Data to process:
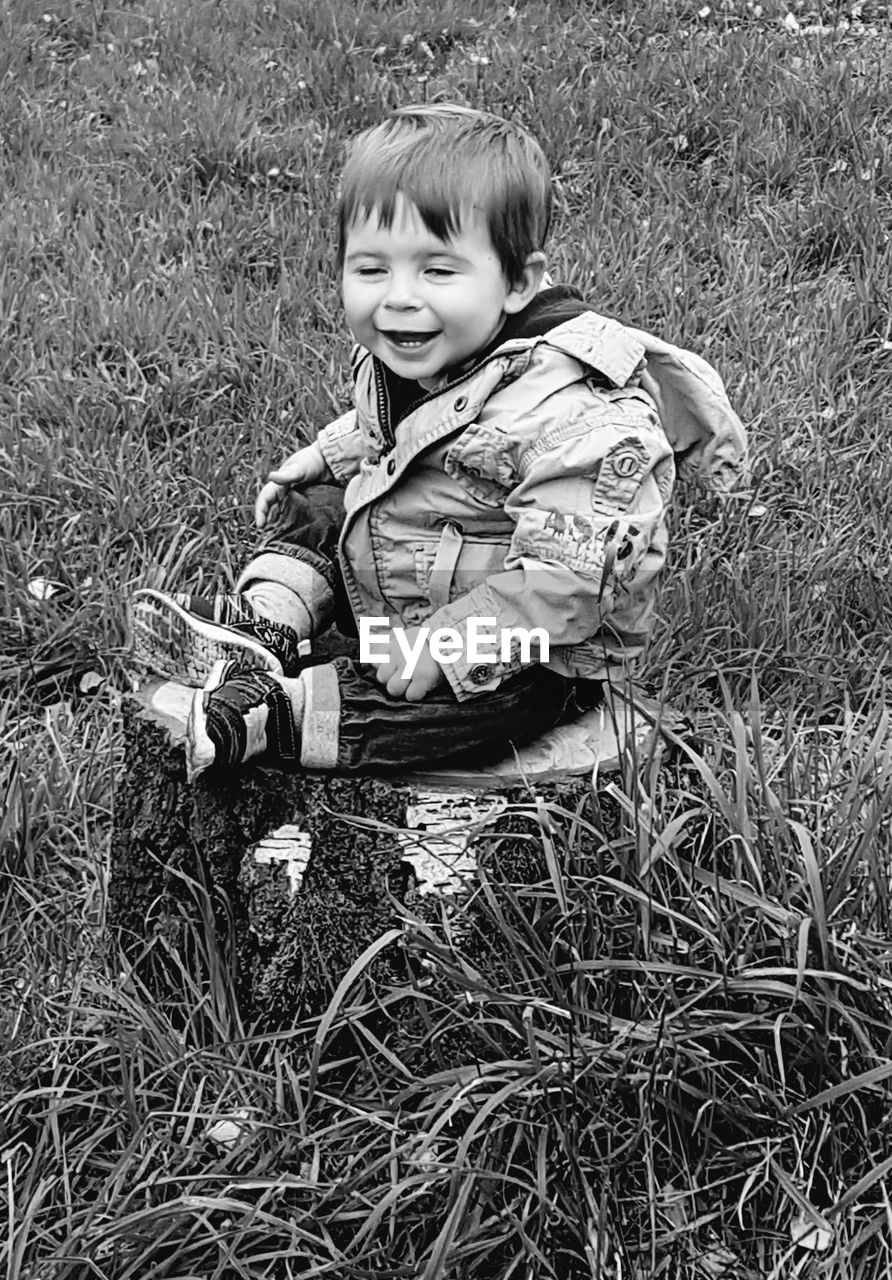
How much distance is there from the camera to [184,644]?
2.72 m

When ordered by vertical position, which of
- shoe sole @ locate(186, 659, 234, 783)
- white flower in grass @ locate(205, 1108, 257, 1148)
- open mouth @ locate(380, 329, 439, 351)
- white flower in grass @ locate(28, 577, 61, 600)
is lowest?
white flower in grass @ locate(205, 1108, 257, 1148)

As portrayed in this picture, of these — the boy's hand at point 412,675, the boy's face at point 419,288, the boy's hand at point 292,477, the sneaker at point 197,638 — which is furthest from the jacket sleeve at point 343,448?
the boy's hand at point 412,675

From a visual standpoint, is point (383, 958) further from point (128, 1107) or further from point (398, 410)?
point (398, 410)

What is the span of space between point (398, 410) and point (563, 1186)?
4.44 ft

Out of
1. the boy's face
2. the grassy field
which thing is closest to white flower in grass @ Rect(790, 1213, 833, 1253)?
the grassy field

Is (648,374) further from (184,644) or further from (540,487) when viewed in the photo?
(184,644)

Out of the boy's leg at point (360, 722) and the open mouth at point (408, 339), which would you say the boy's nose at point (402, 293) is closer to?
the open mouth at point (408, 339)

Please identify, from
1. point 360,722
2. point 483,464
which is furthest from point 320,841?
point 483,464

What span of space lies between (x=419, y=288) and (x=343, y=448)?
626 mm

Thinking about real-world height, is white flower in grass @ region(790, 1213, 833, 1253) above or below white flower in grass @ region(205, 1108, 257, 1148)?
above

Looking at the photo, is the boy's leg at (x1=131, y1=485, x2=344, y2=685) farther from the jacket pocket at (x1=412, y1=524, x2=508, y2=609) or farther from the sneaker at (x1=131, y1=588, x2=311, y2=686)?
the jacket pocket at (x1=412, y1=524, x2=508, y2=609)

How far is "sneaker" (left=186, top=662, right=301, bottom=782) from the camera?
94.8 inches

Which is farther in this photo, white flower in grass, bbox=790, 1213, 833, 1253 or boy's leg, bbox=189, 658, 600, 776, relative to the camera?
boy's leg, bbox=189, 658, 600, 776

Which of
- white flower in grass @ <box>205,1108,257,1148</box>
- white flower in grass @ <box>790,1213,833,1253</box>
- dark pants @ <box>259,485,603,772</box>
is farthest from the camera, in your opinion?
dark pants @ <box>259,485,603,772</box>
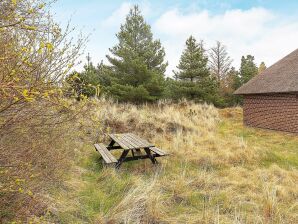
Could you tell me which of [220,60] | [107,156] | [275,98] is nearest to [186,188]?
[107,156]

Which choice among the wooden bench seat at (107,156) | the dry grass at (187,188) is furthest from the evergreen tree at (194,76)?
the wooden bench seat at (107,156)

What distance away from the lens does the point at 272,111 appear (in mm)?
14125

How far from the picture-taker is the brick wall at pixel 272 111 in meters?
12.9

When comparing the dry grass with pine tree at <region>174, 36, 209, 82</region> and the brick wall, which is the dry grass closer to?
the brick wall

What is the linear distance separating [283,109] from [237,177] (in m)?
8.99

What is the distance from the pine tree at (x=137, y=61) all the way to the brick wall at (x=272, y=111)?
25.5 feet

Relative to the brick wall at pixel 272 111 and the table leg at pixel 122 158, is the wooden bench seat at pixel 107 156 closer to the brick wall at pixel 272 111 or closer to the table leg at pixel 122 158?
the table leg at pixel 122 158

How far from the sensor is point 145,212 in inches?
151

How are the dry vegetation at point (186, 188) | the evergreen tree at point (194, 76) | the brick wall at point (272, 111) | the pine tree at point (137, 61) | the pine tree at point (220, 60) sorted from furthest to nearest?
the pine tree at point (220, 60), the evergreen tree at point (194, 76), the pine tree at point (137, 61), the brick wall at point (272, 111), the dry vegetation at point (186, 188)

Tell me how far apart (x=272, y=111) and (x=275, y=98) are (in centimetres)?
71

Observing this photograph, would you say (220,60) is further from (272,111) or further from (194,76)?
(272,111)

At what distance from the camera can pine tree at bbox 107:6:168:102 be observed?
2109 cm

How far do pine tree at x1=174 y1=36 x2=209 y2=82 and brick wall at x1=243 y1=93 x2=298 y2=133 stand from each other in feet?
32.4

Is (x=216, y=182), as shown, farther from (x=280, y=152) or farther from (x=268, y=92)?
(x=268, y=92)
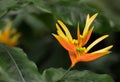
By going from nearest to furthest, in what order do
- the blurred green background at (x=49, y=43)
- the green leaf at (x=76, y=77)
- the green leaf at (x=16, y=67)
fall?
the green leaf at (x=16, y=67) < the green leaf at (x=76, y=77) < the blurred green background at (x=49, y=43)

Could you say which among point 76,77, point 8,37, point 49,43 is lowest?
point 49,43

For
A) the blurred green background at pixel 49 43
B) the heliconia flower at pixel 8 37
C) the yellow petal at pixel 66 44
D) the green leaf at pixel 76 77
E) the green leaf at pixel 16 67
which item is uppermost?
the yellow petal at pixel 66 44

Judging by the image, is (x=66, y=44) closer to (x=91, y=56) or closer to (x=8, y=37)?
(x=91, y=56)

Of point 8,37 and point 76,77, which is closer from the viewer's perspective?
point 76,77

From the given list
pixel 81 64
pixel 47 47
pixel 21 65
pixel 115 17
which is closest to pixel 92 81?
pixel 21 65

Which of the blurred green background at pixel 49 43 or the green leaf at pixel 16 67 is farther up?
the green leaf at pixel 16 67

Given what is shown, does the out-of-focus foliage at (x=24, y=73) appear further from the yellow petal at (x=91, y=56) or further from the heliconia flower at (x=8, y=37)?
the heliconia flower at (x=8, y=37)

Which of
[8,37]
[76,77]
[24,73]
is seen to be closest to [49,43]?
[8,37]

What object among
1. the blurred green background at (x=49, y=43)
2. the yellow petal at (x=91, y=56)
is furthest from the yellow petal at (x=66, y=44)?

Stated problem: Copy out the records word for word, starting at the line that contains "Judging by the" and ending at the last line of the records, with both ends included.

Task result:
Judging by the image, is (x=66, y=44) closer to (x=91, y=56) or closer to (x=8, y=37)?
(x=91, y=56)

Of point 8,37 and point 76,77, which is closer from the viewer's perspective?
point 76,77

From the given list
pixel 81 64
pixel 47 47
pixel 21 65
pixel 115 17
which is closest to pixel 92 81?
pixel 21 65

Which of the blurred green background at pixel 49 43 or the green leaf at pixel 16 67 is farther up?
the green leaf at pixel 16 67

Given what is shown, does the out-of-focus foliage at (x=24, y=73) appear further from the yellow petal at (x=91, y=56) or further from the heliconia flower at (x=8, y=37)?
the heliconia flower at (x=8, y=37)

Which of
[8,37]
[76,77]
[24,73]
is seen to be closest to [49,43]?
[8,37]

What object among
1. the blurred green background at (x=49, y=43)
2. the yellow petal at (x=91, y=56)
is furthest from the yellow petal at (x=66, y=44)?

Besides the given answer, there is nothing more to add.